Topic outline
Discovery and utilization of useful genes from aquatic metagenomes × SDGs
So far, microorganisms have provided various benefits to human life, such as the production of useful substances and fermented foods. However, it is believed that more than 99% of microorganisms in the environment have not yet been isolated and cultured. In other words, uncultured microorganisms are considered to be a huge unused genetic resource. We are searching those microorganisms by metagenomic method, which directly obtains DNA without culturing them. Once genetic resources are lost, they can never be recovered. We are working to maintain biodiversity and search for unused genetic resources. Through this kind of research, I would like to contribute to SDG (14 LIFE BELOW WATER).

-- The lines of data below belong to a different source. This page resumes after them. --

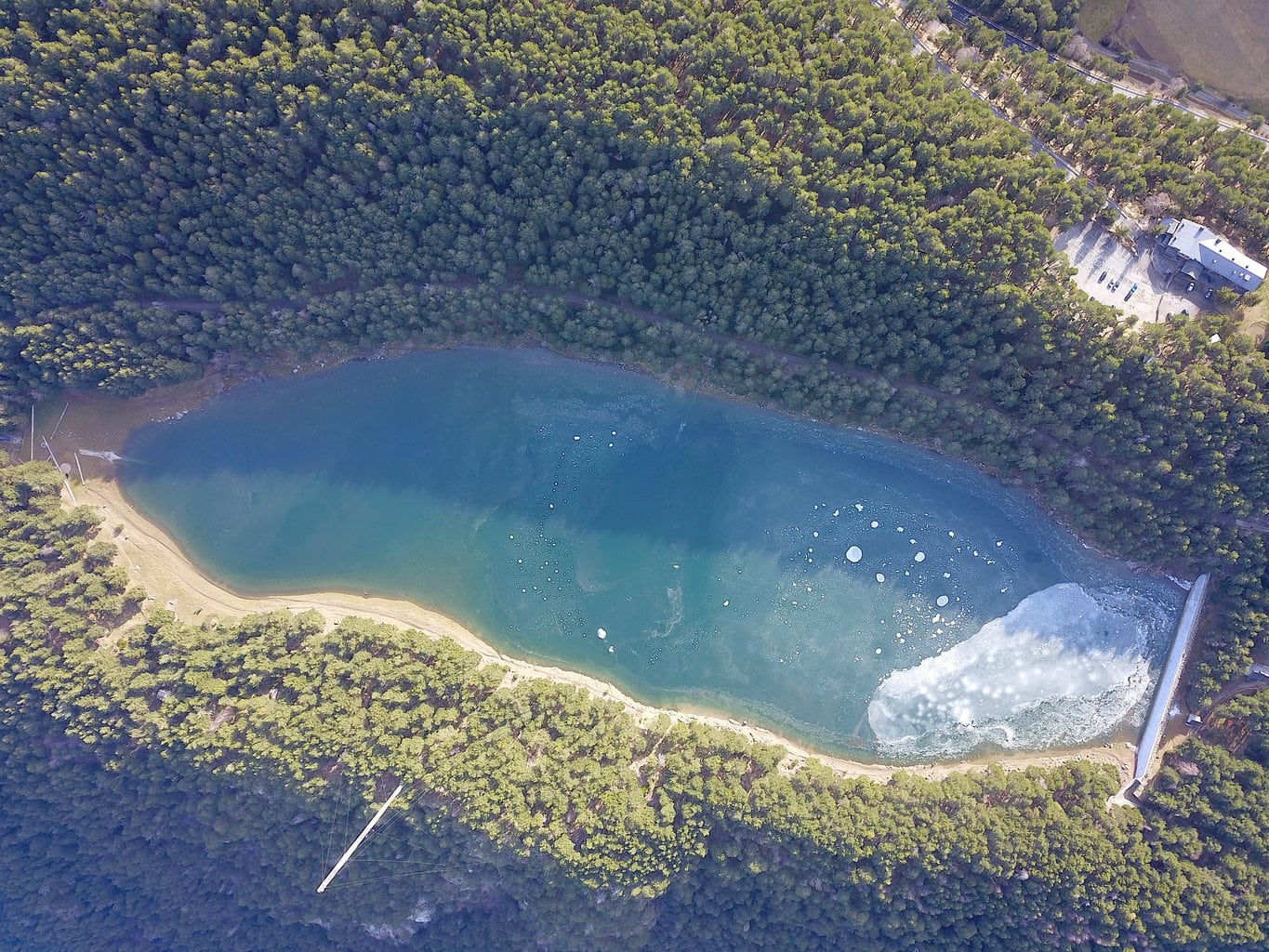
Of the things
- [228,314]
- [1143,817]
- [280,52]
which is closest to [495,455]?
[228,314]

The United Nations has designated the decade starting in 2021 as the "Decade of Ocean Science," with the aim of contributing to SDGs. Ocean science, as defined by the UN, includes the field of fisheries.
Abstract
More than thirty thousand compounds have been found so far in marine organisms, and many of them are useful as medicines.
Many of these compounds are thought to be produced by microorganisms such as bacteria, but more than 99% of microorganisms cannot be cultured in an artificial environment yet.
Therefore, we are conducting research to find unused genetic resources by using metagenomic methods to obtain the genomes of microorganisms without culturing them.
Purpose of the research
Fig. Environmental bacteria cultivated in an artificial
environment
Microorganisms have been utilized in many aspects such as pharmaceutical development, food processing, and industrial material development. However, it is believed that less than 1% of all microorganisms have been cultured so far, and it is expected that a vast amount of unused genetic resources remain. As a method to obtain genetic resources of uncultured bacteria, a metagenomic method has been developed to extract DNA directly from environmental samples without depending on culture.
By applying metagenomic methods to various marine environmental samples and marine biological resources, we are developing methods to extract high-quality metagenomic DNA, to find biosynthetic genes for the production of useful substances, and to produce compounds using the obtained biosynthetic genes.
In this article, we introduce the method of finding genetic resources by metagenomics and show partial results.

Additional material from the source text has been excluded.